Okay… Just What are we Transforming?
I’m constantly reminded that context is king… that words have meaning… and that the meaning of our words is almost entirely dependent on our context.
Last night I had coffee with an agile coach here in the Atlanta area. We got to talking about the idea of ‘agile transformation’. It became pretty clear, pretty quickly we were using the phrase in two very different ways.
His perspective was that ‘agile transformation’ involved taking a project team, teaching them agile values and agile practices, and helping them deliver better products to market faster, and with higher quality.
Worthy goals… no doubt.
My perspective on agile transformation looks a little different. To me, agile transformation involves influencing the structures and culture around the team. Only by influencing the systems around the team, can we achieve true end-to-end business agility.
Meaningful, long-lasting agile transformation starts by establishing a clear vision for the organization, and how we want it to operate when we get there. It involves creating a change management strategy that will get us from here to there as safely as possible.
Without transforming the organization around the team, the transformation within the team won’t be sustainable. The forces that act on the team are often too great for the changes to stick. It’s too easy to go back to the old way of doing things.
It helps to understand just what we are trying to accomplish with our agile transformation. If we just want to get a project team really humming… team transformation might be enough to meet our goals.
If we want ongoing, sustainable business benefit from our investment in agile, we are going to need to think beyond the team. We are going to need to think about the rest of the business and how we collectively deliver value.
No right or wrong here… you just gotta be realistic about what you are trying to accomplish.
This may be a new ball game Mike. The driving force behind Agile (as I understand it) is the ability to influence and change the way we produce work, most often with software product. Influencing other parts of the business gets you out of comparisons with Waterfall and PMBOK and into elements of financial analysis and strategy. I don't think that's where you want Agile to be.
The thought of playing to your strengths comes to mind here. I'd be careful in stretching Agile too far as you might get into areas where it's not strong or was never designed to live.
Bob… yes, this is a new ballgame.
Change has to happen on many levels… the project team, the IT organization (politics and silos), as well as the business.
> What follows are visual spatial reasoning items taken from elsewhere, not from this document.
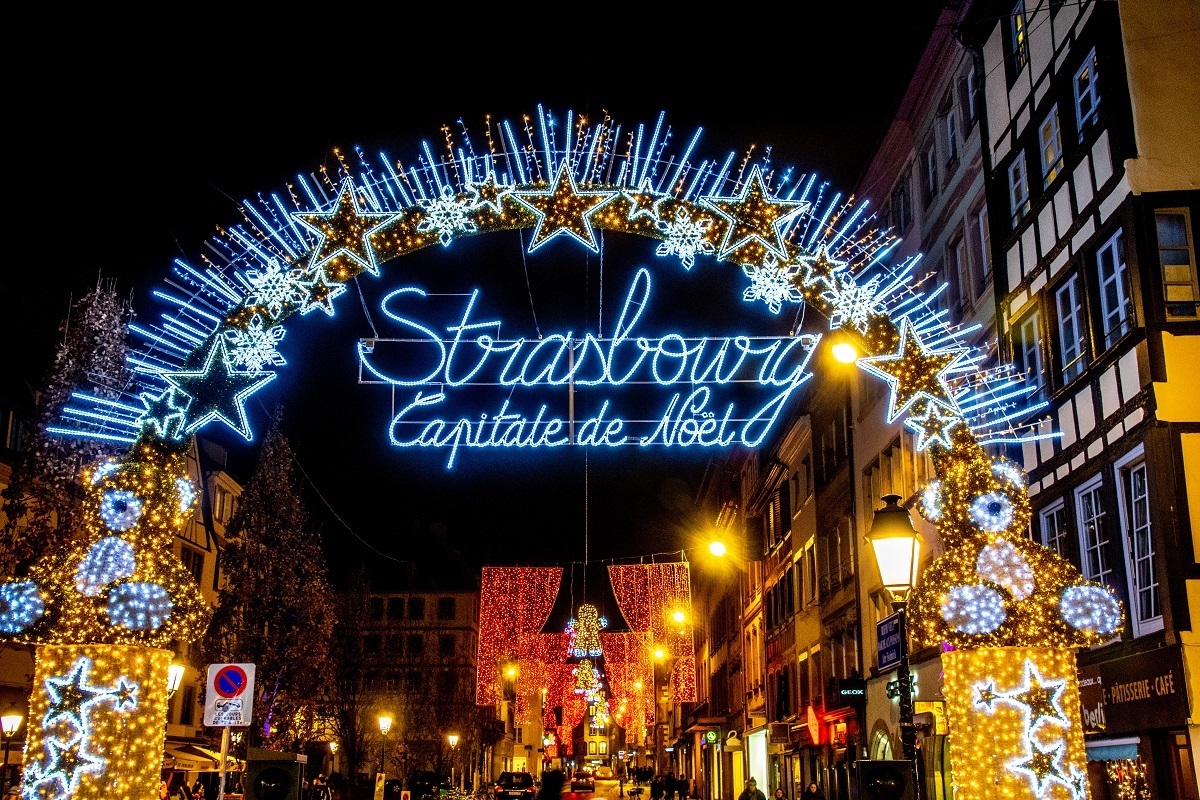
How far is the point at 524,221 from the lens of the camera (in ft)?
45.2

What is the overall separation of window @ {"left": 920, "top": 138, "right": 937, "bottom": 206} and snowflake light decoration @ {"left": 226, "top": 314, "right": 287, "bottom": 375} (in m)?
16.9

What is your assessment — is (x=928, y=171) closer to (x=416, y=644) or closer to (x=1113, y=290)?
(x=1113, y=290)

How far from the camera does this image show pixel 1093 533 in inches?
677

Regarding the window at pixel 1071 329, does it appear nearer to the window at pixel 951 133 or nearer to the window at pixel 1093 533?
the window at pixel 1093 533

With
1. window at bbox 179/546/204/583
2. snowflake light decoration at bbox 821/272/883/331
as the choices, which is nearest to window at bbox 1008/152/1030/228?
snowflake light decoration at bbox 821/272/883/331

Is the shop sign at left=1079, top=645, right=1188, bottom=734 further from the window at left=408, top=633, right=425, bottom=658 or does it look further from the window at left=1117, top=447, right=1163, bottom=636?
the window at left=408, top=633, right=425, bottom=658

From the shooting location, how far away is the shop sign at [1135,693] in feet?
46.2

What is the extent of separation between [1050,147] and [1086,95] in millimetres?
1582

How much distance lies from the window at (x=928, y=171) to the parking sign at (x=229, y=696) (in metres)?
17.8

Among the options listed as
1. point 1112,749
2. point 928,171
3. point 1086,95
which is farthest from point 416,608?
point 1086,95

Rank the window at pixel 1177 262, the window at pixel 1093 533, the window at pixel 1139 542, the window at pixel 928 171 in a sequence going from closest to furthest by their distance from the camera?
the window at pixel 1139 542 → the window at pixel 1177 262 → the window at pixel 1093 533 → the window at pixel 928 171

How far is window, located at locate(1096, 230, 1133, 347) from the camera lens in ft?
52.9

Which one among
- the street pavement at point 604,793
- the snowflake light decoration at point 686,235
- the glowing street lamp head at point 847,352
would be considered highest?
the snowflake light decoration at point 686,235

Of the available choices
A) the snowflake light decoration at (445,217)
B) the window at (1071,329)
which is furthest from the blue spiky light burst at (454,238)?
the window at (1071,329)
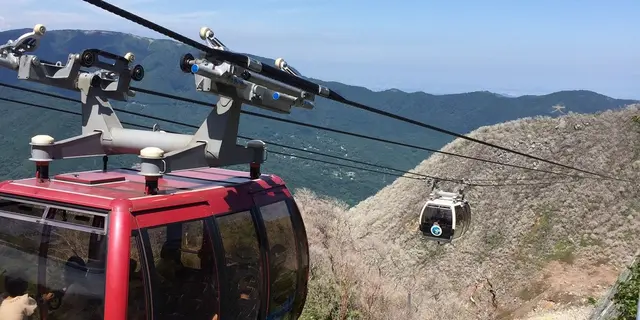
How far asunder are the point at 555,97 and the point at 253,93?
14678cm

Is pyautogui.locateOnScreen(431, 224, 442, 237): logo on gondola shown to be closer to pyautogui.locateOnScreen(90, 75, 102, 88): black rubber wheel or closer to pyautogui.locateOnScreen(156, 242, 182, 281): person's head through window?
pyautogui.locateOnScreen(90, 75, 102, 88): black rubber wheel

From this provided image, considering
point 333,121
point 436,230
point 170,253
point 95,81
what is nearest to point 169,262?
point 170,253

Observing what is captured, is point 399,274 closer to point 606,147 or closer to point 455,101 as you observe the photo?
point 606,147

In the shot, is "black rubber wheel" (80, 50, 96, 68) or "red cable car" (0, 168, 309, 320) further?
"black rubber wheel" (80, 50, 96, 68)

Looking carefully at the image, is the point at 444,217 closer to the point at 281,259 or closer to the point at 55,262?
the point at 281,259

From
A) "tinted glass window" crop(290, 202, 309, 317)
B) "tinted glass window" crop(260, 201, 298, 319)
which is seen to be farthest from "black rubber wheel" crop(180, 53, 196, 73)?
"tinted glass window" crop(290, 202, 309, 317)

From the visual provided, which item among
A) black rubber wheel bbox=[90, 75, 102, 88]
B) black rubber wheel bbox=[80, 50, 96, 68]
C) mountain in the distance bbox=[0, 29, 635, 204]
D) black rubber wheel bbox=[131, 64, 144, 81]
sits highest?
black rubber wheel bbox=[80, 50, 96, 68]

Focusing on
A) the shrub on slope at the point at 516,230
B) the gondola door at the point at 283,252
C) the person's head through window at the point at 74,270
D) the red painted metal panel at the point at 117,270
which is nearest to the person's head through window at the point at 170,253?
the red painted metal panel at the point at 117,270

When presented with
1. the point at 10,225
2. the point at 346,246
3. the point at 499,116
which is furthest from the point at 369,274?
the point at 499,116

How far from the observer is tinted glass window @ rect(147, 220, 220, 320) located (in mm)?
4840

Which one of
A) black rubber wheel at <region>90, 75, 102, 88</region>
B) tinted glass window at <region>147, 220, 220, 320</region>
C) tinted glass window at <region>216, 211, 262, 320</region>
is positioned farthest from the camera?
black rubber wheel at <region>90, 75, 102, 88</region>

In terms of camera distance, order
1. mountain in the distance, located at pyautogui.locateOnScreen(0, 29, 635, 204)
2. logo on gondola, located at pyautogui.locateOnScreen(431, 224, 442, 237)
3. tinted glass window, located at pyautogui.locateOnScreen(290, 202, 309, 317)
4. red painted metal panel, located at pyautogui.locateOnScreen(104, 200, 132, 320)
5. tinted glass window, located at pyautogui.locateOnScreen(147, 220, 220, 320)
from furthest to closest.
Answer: mountain in the distance, located at pyautogui.locateOnScreen(0, 29, 635, 204), logo on gondola, located at pyautogui.locateOnScreen(431, 224, 442, 237), tinted glass window, located at pyautogui.locateOnScreen(290, 202, 309, 317), tinted glass window, located at pyautogui.locateOnScreen(147, 220, 220, 320), red painted metal panel, located at pyautogui.locateOnScreen(104, 200, 132, 320)

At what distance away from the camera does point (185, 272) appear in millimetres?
5148

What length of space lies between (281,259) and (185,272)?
1298mm
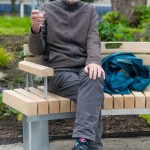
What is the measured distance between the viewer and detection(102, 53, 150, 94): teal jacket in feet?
16.5

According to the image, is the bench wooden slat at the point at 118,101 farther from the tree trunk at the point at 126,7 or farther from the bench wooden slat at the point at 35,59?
the tree trunk at the point at 126,7

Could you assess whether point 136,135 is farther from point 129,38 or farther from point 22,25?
point 22,25

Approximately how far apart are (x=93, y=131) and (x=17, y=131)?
1.57 m

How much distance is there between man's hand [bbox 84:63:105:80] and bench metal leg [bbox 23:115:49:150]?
62 cm

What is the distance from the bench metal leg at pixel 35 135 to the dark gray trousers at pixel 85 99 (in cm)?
35

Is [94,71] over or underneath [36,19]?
underneath

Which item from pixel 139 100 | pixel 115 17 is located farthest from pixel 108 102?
pixel 115 17

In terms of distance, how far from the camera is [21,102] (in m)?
4.75

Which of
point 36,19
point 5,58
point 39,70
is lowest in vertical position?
point 5,58

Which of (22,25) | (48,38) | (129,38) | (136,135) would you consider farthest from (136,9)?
(48,38)

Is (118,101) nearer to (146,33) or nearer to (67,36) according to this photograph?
(67,36)

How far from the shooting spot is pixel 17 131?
5965 mm

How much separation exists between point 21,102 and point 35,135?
14.0 inches

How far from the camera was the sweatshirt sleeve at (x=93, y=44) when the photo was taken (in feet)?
16.3
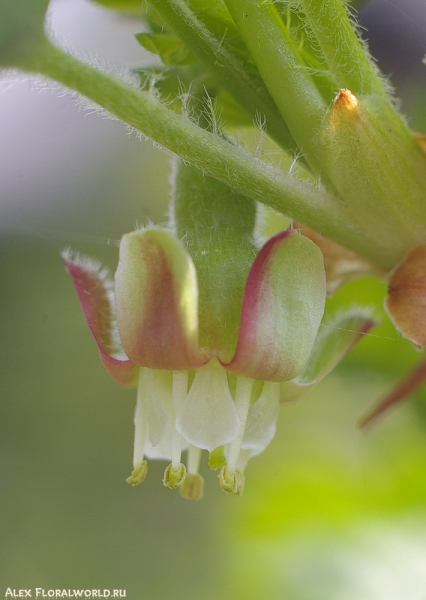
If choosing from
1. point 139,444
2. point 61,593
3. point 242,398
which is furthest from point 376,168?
point 61,593

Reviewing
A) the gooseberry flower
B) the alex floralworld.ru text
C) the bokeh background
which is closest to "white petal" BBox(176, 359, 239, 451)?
the gooseberry flower

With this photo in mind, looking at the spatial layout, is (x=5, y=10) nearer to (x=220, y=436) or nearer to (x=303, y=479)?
(x=220, y=436)

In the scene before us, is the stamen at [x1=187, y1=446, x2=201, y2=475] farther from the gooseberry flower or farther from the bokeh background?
the bokeh background

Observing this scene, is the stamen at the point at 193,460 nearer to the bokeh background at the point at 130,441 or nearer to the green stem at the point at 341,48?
the bokeh background at the point at 130,441

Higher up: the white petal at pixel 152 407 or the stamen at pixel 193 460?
the white petal at pixel 152 407

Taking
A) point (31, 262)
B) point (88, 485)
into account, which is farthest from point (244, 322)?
point (88, 485)

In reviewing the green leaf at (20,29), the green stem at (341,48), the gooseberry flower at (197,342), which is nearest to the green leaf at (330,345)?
the gooseberry flower at (197,342)
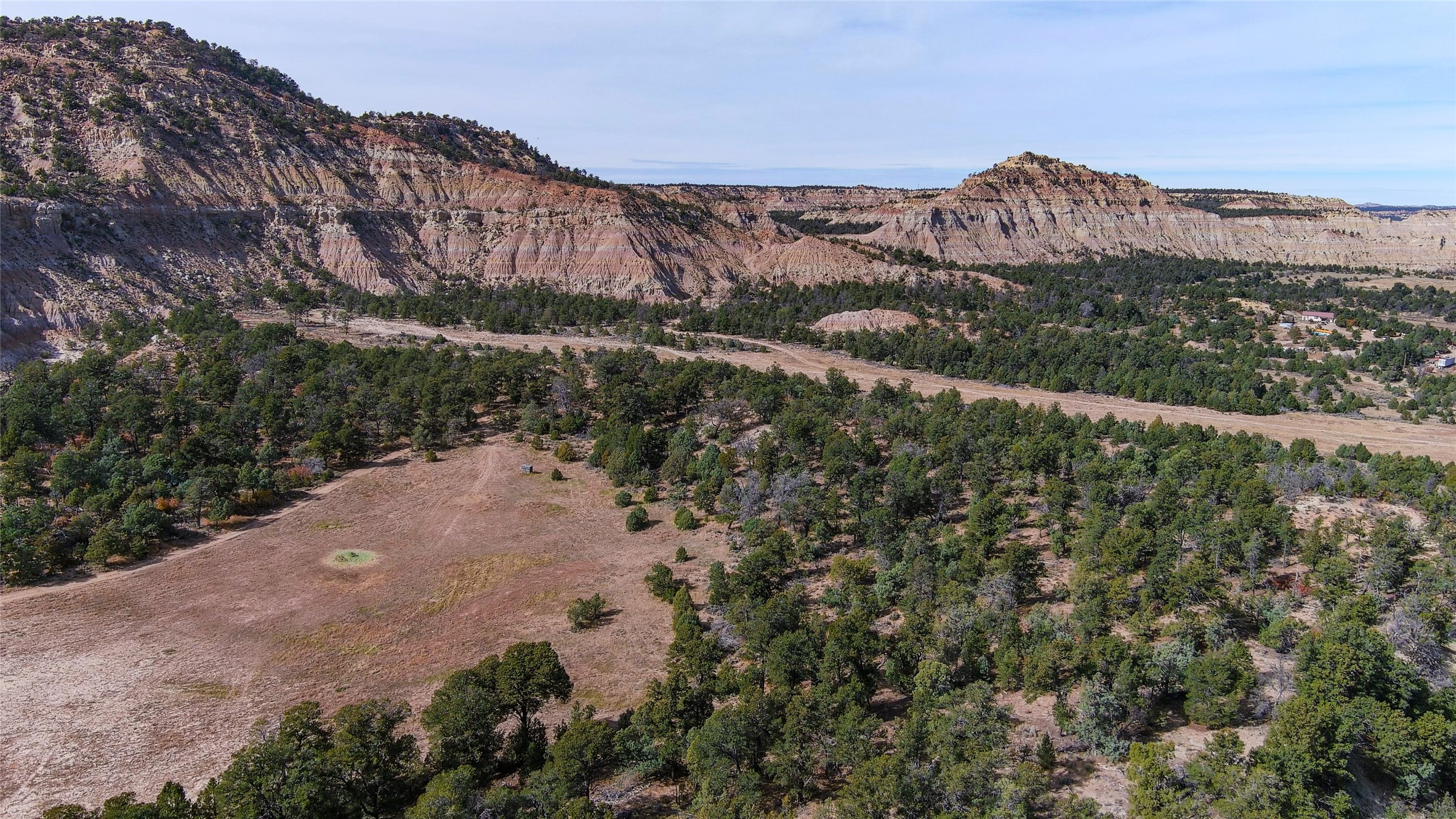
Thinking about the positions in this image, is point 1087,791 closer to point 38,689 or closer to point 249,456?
point 38,689

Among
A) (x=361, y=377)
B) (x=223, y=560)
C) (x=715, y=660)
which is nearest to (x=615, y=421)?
(x=361, y=377)

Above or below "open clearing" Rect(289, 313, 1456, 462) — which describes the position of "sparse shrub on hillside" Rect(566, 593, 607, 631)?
below

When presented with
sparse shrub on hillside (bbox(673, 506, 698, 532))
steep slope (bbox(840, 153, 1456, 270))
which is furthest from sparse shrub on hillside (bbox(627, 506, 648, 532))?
steep slope (bbox(840, 153, 1456, 270))

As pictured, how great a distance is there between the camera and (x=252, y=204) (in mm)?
94812

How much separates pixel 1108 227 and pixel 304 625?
18256 centimetres

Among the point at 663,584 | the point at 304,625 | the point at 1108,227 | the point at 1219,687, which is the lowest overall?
the point at 304,625

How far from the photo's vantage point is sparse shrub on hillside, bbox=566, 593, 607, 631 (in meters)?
33.4

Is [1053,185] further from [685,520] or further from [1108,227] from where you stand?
[685,520]

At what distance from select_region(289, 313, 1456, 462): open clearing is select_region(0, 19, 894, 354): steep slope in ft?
44.0

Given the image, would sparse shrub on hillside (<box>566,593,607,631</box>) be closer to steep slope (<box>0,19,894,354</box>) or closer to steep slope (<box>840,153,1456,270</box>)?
steep slope (<box>0,19,894,354</box>)

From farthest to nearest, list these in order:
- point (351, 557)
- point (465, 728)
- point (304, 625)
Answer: point (351, 557), point (304, 625), point (465, 728)

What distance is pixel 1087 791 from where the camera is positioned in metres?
21.6

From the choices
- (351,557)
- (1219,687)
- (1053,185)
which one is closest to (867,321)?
(351,557)

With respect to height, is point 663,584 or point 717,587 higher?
point 717,587
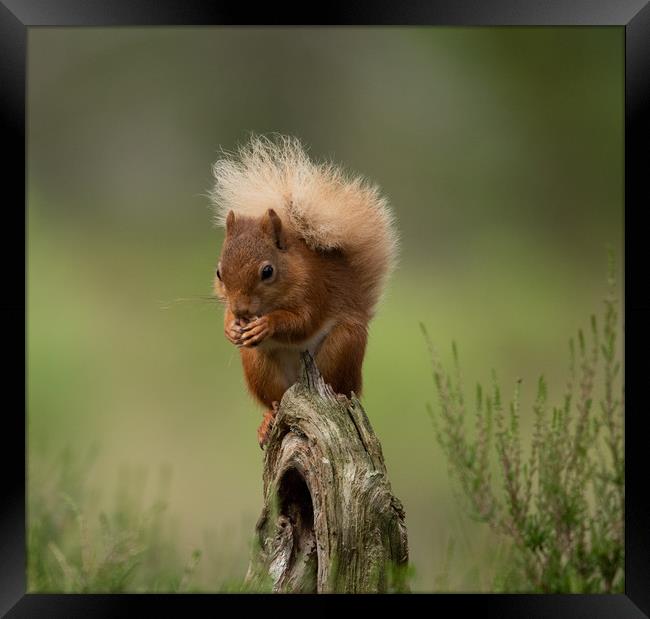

What good does it do for the team to deliver every two weeks if the business approves projects on 18 months cycles?
I agree with Mike – simply changing at the software development level in isolation does not harness the real business or personal gains to be made using an Agile approach..early value if you like
I have seen successful scrum teams who understand and live by the agile principles and use the practices well, however I tend to come across more teams that are regimented, driven by process, not empowered and not delivering value let alone early.
Imho Scrum alone does not solve business problems, The best performing and most satisfied teams seem to be those who feel they are an important part of the larger organisation.
Servant leadership must emanate from all areas of an organisation in order to ensure everyone is empowered and working to a single overall vision of change
Mike, This is an interesting post! The progression and success of this transformation depends on the mindset of stakeholders in the organization. In most of the cases, mindset transformation is required to ensure the success of agile transformation.